Becoming numb to negative rhetoric in autism research.

Content warning: Naturally I’m going to be writing about how the medical community regards us, so you know the drill. Prepare yourself.

So, I’m gathering articles and the like to supplement the experiences I’m writing about in my book, and I have to admit that it can get downright painful to read them. This is a Tweet I wrote earlier today.

So many instances of doctors saying that we are broken or somehow defective. I’ve run across so many instances of “theory of mind” and “lack of empathy” that it has made me numb. I feel that I have to become numb to what the medical community thinks of us in order to combat the outright hate and ignorance directed towards us Autistics.

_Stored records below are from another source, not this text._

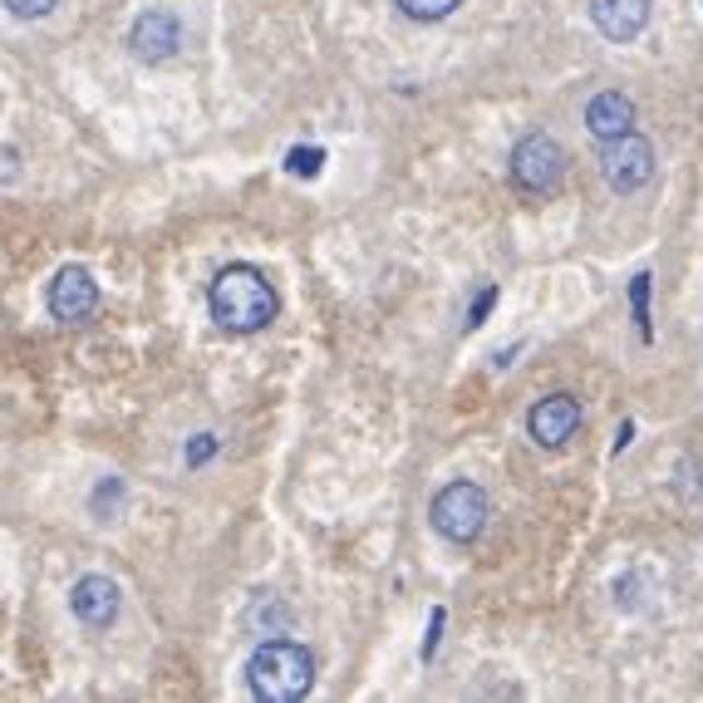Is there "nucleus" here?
I'll use <instances>...</instances> for the list:
<instances>
[{
	"instance_id": "nucleus-1",
	"label": "nucleus",
	"mask_w": 703,
	"mask_h": 703,
	"mask_svg": "<svg viewBox=\"0 0 703 703\" xmlns=\"http://www.w3.org/2000/svg\"><path fill=\"white\" fill-rule=\"evenodd\" d=\"M207 306L222 330H231V335H257V330H266L271 320H276L281 300H276V286L266 281V271L237 261V266L217 271V281H212V290H207Z\"/></svg>"
},
{
	"instance_id": "nucleus-2",
	"label": "nucleus",
	"mask_w": 703,
	"mask_h": 703,
	"mask_svg": "<svg viewBox=\"0 0 703 703\" xmlns=\"http://www.w3.org/2000/svg\"><path fill=\"white\" fill-rule=\"evenodd\" d=\"M247 683L261 703H300L315 683V659L296 640H266L251 650Z\"/></svg>"
},
{
	"instance_id": "nucleus-3",
	"label": "nucleus",
	"mask_w": 703,
	"mask_h": 703,
	"mask_svg": "<svg viewBox=\"0 0 703 703\" xmlns=\"http://www.w3.org/2000/svg\"><path fill=\"white\" fill-rule=\"evenodd\" d=\"M428 516H433L438 536H448L453 546H467V541H477L487 526V497L477 482H448L443 492L433 497Z\"/></svg>"
},
{
	"instance_id": "nucleus-4",
	"label": "nucleus",
	"mask_w": 703,
	"mask_h": 703,
	"mask_svg": "<svg viewBox=\"0 0 703 703\" xmlns=\"http://www.w3.org/2000/svg\"><path fill=\"white\" fill-rule=\"evenodd\" d=\"M512 178H516V188L536 192V198L556 192L561 188V178H565L561 143H556L551 133H526V139L512 148Z\"/></svg>"
},
{
	"instance_id": "nucleus-5",
	"label": "nucleus",
	"mask_w": 703,
	"mask_h": 703,
	"mask_svg": "<svg viewBox=\"0 0 703 703\" xmlns=\"http://www.w3.org/2000/svg\"><path fill=\"white\" fill-rule=\"evenodd\" d=\"M600 172L615 192H640L654 178V148L640 133H620V139H605L600 148Z\"/></svg>"
},
{
	"instance_id": "nucleus-6",
	"label": "nucleus",
	"mask_w": 703,
	"mask_h": 703,
	"mask_svg": "<svg viewBox=\"0 0 703 703\" xmlns=\"http://www.w3.org/2000/svg\"><path fill=\"white\" fill-rule=\"evenodd\" d=\"M94 306H99V286H94V276L84 266H64L60 276L50 281V315L55 320L80 325V320L94 315Z\"/></svg>"
},
{
	"instance_id": "nucleus-7",
	"label": "nucleus",
	"mask_w": 703,
	"mask_h": 703,
	"mask_svg": "<svg viewBox=\"0 0 703 703\" xmlns=\"http://www.w3.org/2000/svg\"><path fill=\"white\" fill-rule=\"evenodd\" d=\"M129 45H133V55L139 60H148V64H158V60H172L178 55V45H182V21L172 11H143L139 21H133V31H129Z\"/></svg>"
},
{
	"instance_id": "nucleus-8",
	"label": "nucleus",
	"mask_w": 703,
	"mask_h": 703,
	"mask_svg": "<svg viewBox=\"0 0 703 703\" xmlns=\"http://www.w3.org/2000/svg\"><path fill=\"white\" fill-rule=\"evenodd\" d=\"M526 428H532V438L541 448H565L575 438V428H581V404H575L571 394H551L532 408Z\"/></svg>"
},
{
	"instance_id": "nucleus-9",
	"label": "nucleus",
	"mask_w": 703,
	"mask_h": 703,
	"mask_svg": "<svg viewBox=\"0 0 703 703\" xmlns=\"http://www.w3.org/2000/svg\"><path fill=\"white\" fill-rule=\"evenodd\" d=\"M591 21L605 40L630 45L650 25V0H591Z\"/></svg>"
},
{
	"instance_id": "nucleus-10",
	"label": "nucleus",
	"mask_w": 703,
	"mask_h": 703,
	"mask_svg": "<svg viewBox=\"0 0 703 703\" xmlns=\"http://www.w3.org/2000/svg\"><path fill=\"white\" fill-rule=\"evenodd\" d=\"M70 605L90 630H109L114 615H119V585H114L109 575H84L70 591Z\"/></svg>"
},
{
	"instance_id": "nucleus-11",
	"label": "nucleus",
	"mask_w": 703,
	"mask_h": 703,
	"mask_svg": "<svg viewBox=\"0 0 703 703\" xmlns=\"http://www.w3.org/2000/svg\"><path fill=\"white\" fill-rule=\"evenodd\" d=\"M585 129L595 133V139H620V133H630L634 129V104H630V94H620V90H605V94H595L591 104H585Z\"/></svg>"
},
{
	"instance_id": "nucleus-12",
	"label": "nucleus",
	"mask_w": 703,
	"mask_h": 703,
	"mask_svg": "<svg viewBox=\"0 0 703 703\" xmlns=\"http://www.w3.org/2000/svg\"><path fill=\"white\" fill-rule=\"evenodd\" d=\"M398 5H404V15H414V21H443L463 0H398Z\"/></svg>"
},
{
	"instance_id": "nucleus-13",
	"label": "nucleus",
	"mask_w": 703,
	"mask_h": 703,
	"mask_svg": "<svg viewBox=\"0 0 703 703\" xmlns=\"http://www.w3.org/2000/svg\"><path fill=\"white\" fill-rule=\"evenodd\" d=\"M630 306H634V320H640V335L650 339V271L630 281Z\"/></svg>"
},
{
	"instance_id": "nucleus-14",
	"label": "nucleus",
	"mask_w": 703,
	"mask_h": 703,
	"mask_svg": "<svg viewBox=\"0 0 703 703\" xmlns=\"http://www.w3.org/2000/svg\"><path fill=\"white\" fill-rule=\"evenodd\" d=\"M320 163H325V148H296V153L286 158V168L296 172V178H315Z\"/></svg>"
},
{
	"instance_id": "nucleus-15",
	"label": "nucleus",
	"mask_w": 703,
	"mask_h": 703,
	"mask_svg": "<svg viewBox=\"0 0 703 703\" xmlns=\"http://www.w3.org/2000/svg\"><path fill=\"white\" fill-rule=\"evenodd\" d=\"M11 5V15H21V21H40V15H50L60 0H5Z\"/></svg>"
},
{
	"instance_id": "nucleus-16",
	"label": "nucleus",
	"mask_w": 703,
	"mask_h": 703,
	"mask_svg": "<svg viewBox=\"0 0 703 703\" xmlns=\"http://www.w3.org/2000/svg\"><path fill=\"white\" fill-rule=\"evenodd\" d=\"M212 453H217V438H212V433H198V438L188 443V467H202Z\"/></svg>"
},
{
	"instance_id": "nucleus-17",
	"label": "nucleus",
	"mask_w": 703,
	"mask_h": 703,
	"mask_svg": "<svg viewBox=\"0 0 703 703\" xmlns=\"http://www.w3.org/2000/svg\"><path fill=\"white\" fill-rule=\"evenodd\" d=\"M492 300H497V286H487L482 296L473 300V315H467V325H482V320H487V310H492Z\"/></svg>"
},
{
	"instance_id": "nucleus-18",
	"label": "nucleus",
	"mask_w": 703,
	"mask_h": 703,
	"mask_svg": "<svg viewBox=\"0 0 703 703\" xmlns=\"http://www.w3.org/2000/svg\"><path fill=\"white\" fill-rule=\"evenodd\" d=\"M438 630H443V610H433V630H428V644H424V659H433V650H438Z\"/></svg>"
}]
</instances>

There are some doctors who genuinely want to help us, though, and for that I am grateful. The optometrist who monitors my vision therapy, Dr. Marcia Moore, is genuinely caring about Autistics and is even more so since I have entered into vision therapy at the Vision Learning Center in Bellaire, Texas (a city which is kind of a suburb of Houston). The feedback I have provided her and the staff there has enhanced their understanding of the autism spectrum.

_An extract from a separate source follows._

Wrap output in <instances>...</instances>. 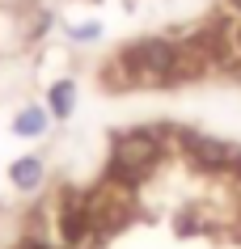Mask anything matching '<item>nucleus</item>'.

Nevertheless, the feelings that well up when I read autism research articles or their abstracts are intense (see my previous blog entry entitled – I shouldn’t cringe, but I do.). I can think nothing else but “Wrong, wrong, wrong,” with the occasional “somewhat correct” and somewhat more rarely “pretty accurate.”

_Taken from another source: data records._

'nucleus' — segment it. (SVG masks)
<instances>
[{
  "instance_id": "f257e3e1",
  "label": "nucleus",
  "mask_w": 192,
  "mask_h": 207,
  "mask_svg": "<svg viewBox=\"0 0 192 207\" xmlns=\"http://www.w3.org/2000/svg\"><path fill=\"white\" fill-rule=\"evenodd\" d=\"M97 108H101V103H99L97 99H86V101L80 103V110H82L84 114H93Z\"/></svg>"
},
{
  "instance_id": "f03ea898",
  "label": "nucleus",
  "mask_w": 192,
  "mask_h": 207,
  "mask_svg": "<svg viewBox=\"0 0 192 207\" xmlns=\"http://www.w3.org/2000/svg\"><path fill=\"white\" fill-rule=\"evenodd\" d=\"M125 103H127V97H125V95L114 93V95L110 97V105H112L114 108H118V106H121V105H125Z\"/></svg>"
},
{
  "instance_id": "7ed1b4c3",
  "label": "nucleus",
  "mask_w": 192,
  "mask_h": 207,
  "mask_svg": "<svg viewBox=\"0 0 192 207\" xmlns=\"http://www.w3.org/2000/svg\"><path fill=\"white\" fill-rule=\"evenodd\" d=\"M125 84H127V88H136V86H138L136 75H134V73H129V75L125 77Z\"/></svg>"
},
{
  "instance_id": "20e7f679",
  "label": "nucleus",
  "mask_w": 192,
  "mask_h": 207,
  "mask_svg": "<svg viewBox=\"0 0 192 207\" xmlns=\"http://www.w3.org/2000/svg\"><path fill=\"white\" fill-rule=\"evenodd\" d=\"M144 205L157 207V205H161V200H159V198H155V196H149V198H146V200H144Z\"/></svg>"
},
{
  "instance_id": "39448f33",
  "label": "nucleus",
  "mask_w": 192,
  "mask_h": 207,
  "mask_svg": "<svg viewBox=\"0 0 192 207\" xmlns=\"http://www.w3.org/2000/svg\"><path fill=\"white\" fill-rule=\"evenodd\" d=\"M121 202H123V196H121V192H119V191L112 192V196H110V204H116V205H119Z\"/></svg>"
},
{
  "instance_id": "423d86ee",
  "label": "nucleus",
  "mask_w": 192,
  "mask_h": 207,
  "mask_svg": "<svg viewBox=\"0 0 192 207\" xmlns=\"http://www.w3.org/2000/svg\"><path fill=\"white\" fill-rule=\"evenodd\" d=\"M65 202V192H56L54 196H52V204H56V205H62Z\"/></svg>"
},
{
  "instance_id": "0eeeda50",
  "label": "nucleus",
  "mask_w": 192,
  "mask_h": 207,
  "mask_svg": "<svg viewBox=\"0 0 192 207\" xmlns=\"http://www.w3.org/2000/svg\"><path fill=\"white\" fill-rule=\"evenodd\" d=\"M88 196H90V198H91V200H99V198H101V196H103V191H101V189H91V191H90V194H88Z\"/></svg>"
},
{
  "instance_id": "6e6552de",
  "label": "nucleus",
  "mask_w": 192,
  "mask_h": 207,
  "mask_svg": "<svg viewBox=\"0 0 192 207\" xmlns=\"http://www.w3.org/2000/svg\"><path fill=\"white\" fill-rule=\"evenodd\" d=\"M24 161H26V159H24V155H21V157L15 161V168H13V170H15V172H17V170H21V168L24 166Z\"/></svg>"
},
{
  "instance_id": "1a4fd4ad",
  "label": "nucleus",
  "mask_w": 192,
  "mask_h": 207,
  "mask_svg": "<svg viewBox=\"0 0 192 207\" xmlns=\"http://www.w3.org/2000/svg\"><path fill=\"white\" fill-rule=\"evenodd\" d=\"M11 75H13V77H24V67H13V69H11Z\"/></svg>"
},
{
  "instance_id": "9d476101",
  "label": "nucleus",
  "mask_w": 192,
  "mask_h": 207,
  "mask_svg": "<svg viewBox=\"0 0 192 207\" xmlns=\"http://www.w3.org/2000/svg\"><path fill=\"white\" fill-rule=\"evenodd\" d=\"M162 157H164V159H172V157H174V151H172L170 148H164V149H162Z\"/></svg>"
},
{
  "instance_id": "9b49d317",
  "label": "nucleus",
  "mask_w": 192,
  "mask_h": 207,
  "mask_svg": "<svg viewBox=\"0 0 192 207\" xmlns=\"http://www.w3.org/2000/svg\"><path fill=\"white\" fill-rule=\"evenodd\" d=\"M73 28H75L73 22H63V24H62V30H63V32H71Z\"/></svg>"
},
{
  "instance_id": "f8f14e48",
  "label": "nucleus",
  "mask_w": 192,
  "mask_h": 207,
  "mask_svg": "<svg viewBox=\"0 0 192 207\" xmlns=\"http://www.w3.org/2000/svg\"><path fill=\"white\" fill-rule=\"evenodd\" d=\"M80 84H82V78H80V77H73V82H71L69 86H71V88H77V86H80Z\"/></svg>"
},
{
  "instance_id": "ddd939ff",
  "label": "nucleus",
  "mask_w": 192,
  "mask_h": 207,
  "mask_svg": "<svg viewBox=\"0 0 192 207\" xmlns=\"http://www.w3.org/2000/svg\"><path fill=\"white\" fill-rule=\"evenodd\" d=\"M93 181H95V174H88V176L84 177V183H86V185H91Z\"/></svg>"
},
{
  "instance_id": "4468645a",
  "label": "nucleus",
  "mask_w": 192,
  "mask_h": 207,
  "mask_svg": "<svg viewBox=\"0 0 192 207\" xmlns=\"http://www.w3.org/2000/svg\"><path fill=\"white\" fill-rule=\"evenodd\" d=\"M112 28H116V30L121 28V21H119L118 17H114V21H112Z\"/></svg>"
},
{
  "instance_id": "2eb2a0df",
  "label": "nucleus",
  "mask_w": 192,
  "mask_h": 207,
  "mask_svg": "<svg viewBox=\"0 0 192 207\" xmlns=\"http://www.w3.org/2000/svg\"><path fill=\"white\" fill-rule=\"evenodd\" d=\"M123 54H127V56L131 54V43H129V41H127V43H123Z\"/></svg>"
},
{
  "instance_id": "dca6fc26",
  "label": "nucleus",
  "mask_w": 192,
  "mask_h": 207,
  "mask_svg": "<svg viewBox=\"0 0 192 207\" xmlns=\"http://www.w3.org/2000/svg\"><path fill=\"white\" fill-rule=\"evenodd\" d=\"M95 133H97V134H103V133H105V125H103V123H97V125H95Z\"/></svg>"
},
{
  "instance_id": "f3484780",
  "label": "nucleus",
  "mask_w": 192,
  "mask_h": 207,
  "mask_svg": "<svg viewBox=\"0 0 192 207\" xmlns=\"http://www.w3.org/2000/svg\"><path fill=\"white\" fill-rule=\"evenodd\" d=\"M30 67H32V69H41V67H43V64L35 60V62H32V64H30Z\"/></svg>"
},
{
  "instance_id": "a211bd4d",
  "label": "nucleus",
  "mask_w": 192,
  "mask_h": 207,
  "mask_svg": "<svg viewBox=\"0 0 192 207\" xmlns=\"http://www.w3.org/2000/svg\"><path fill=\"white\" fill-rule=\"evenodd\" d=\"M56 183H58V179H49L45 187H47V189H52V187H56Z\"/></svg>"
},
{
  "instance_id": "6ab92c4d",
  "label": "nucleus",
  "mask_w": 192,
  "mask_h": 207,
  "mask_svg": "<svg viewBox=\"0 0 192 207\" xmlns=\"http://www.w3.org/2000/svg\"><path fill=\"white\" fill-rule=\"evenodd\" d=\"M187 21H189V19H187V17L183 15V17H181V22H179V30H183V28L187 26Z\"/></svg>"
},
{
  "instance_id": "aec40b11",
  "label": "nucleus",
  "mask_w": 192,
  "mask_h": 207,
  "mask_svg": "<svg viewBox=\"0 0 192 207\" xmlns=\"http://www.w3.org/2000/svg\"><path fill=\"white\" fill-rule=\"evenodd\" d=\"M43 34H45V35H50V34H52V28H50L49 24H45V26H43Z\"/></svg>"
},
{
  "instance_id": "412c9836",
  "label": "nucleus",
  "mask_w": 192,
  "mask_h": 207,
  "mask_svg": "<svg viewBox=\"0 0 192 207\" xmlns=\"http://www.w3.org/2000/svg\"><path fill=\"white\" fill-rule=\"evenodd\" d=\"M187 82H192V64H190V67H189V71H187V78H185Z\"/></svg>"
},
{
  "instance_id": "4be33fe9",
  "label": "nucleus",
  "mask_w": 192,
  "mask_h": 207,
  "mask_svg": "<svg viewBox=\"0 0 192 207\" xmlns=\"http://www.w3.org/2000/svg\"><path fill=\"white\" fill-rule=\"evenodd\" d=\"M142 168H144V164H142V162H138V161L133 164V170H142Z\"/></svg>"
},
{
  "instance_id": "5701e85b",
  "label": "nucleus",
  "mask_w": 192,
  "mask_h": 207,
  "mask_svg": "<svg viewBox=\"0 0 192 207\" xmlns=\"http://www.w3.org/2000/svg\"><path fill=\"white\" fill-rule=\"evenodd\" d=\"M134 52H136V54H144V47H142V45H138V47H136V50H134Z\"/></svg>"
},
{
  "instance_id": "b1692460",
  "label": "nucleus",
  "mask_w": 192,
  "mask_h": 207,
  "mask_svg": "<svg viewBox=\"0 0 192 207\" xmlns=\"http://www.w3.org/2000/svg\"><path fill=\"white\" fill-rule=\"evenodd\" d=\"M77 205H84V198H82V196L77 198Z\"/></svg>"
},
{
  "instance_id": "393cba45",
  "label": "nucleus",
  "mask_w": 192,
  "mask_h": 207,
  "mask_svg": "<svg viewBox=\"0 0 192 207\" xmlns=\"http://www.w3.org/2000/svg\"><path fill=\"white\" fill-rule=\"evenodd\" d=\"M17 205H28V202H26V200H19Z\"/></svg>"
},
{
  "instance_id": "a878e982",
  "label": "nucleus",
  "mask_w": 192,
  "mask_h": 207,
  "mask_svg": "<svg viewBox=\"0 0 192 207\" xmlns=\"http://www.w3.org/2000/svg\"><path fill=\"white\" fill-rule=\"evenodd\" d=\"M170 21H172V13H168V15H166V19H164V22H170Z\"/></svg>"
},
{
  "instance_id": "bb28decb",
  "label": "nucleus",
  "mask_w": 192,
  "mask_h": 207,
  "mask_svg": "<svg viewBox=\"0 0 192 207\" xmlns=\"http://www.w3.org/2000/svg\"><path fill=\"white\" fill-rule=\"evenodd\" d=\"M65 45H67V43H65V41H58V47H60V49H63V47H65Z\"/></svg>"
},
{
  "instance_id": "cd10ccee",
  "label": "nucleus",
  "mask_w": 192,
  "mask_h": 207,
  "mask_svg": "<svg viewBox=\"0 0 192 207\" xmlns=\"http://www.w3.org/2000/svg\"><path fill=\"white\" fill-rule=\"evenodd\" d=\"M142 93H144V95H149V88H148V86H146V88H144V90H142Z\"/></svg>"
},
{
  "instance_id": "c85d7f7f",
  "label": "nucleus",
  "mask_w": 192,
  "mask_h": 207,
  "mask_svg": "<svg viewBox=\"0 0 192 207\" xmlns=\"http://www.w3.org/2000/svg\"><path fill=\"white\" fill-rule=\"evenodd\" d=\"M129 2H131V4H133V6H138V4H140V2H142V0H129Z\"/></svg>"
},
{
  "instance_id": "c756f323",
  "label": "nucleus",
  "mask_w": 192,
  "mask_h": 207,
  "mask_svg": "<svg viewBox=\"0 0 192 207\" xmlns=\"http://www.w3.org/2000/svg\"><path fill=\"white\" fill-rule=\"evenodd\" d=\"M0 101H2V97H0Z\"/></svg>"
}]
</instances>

Why do I endure the “spiritual Force Lightning?” I’ve said it before, and I’ll say it over and over again: There are people out there who want to wipe autism off the face of the Earth. So many times in life, I’ve heard people tell me that there’s something wrong with me and have actively meddled in my life, trying to shape me in their (or society’s) image. At least my family was tolerant and accepting of my behavior as a child. I don’t know where I’d be today if my family had been hostile to me.

I have to numb myself to this ignorance (if not outright hate) in order to fight it.  I fight against those who regard us as animals or “incomplete humans.” One of the opening lines of H.G. Wells’ War of the Worlds comes to mind:

Yet across the gulf of space, minds that are to our minds as ours are to those of the beasts that perish, intellects vast and cool and unsympathetic, regarded this earth with envious eyes, and slowly and surely drew their plans against us.

As I’ve said before, I know that not all doctors and scientists are intent on wiping out autism or “curing” us. I want to extend my thanks to those people. Thank you for listening to us. Thank you for championing us and helping build a world that accepts us. Stay with us and let everyone know that we are valuable and deserve respect.

Shout out to Dr. Sue Barry, author of Fixing My Gaze and an awesome ally.